Copy every one of the rows below word for word, but leave the pictures out.

-- begin LISTING --

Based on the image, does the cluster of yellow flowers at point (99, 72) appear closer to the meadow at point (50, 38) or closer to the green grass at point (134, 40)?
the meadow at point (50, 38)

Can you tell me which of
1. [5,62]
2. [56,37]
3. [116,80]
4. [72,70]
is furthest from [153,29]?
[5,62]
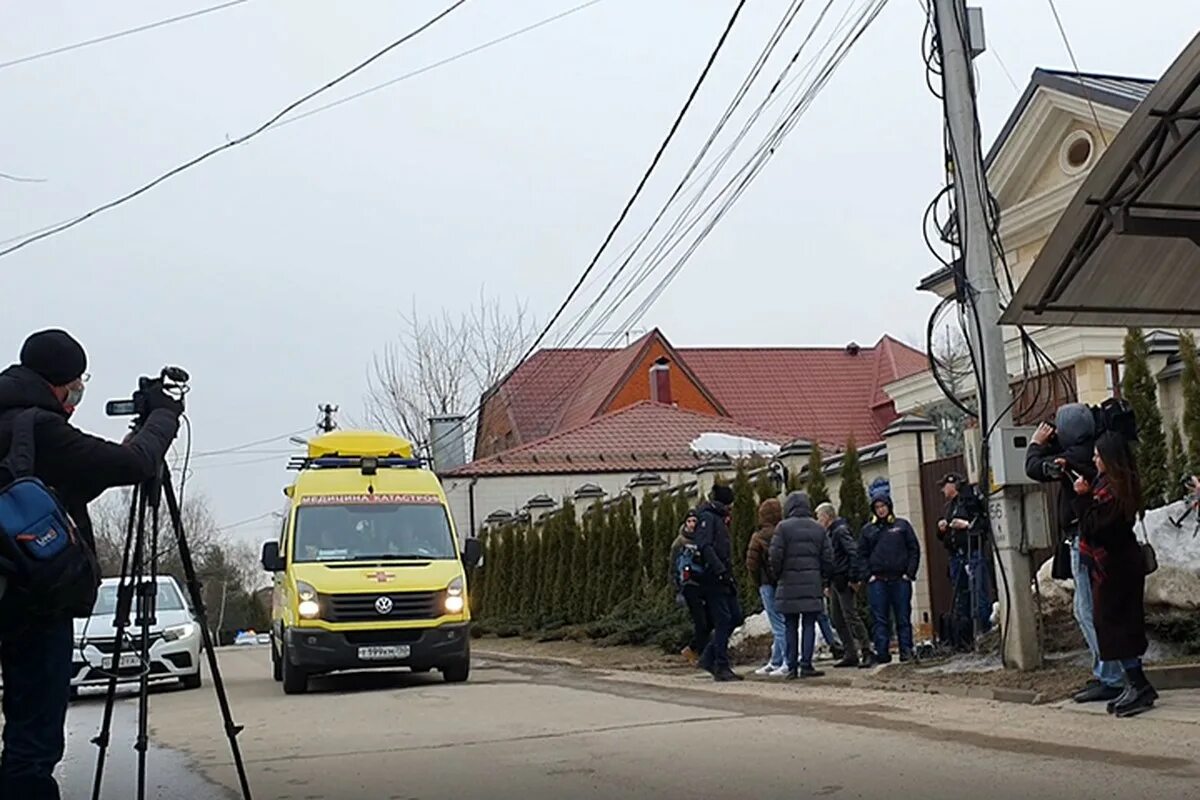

-- end LISTING --

• WORKED ANSWER:
Based on the image, does the cluster of yellow flowers at point (99, 72) appear closer to the meadow at point (50, 38) or closer to the green grass at point (134, 40)?
the meadow at point (50, 38)

Can you tell me which of
1. [5,62]
2. [56,37]
3. [116,80]
4. [72,70]
is furthest from [153,29]?
[5,62]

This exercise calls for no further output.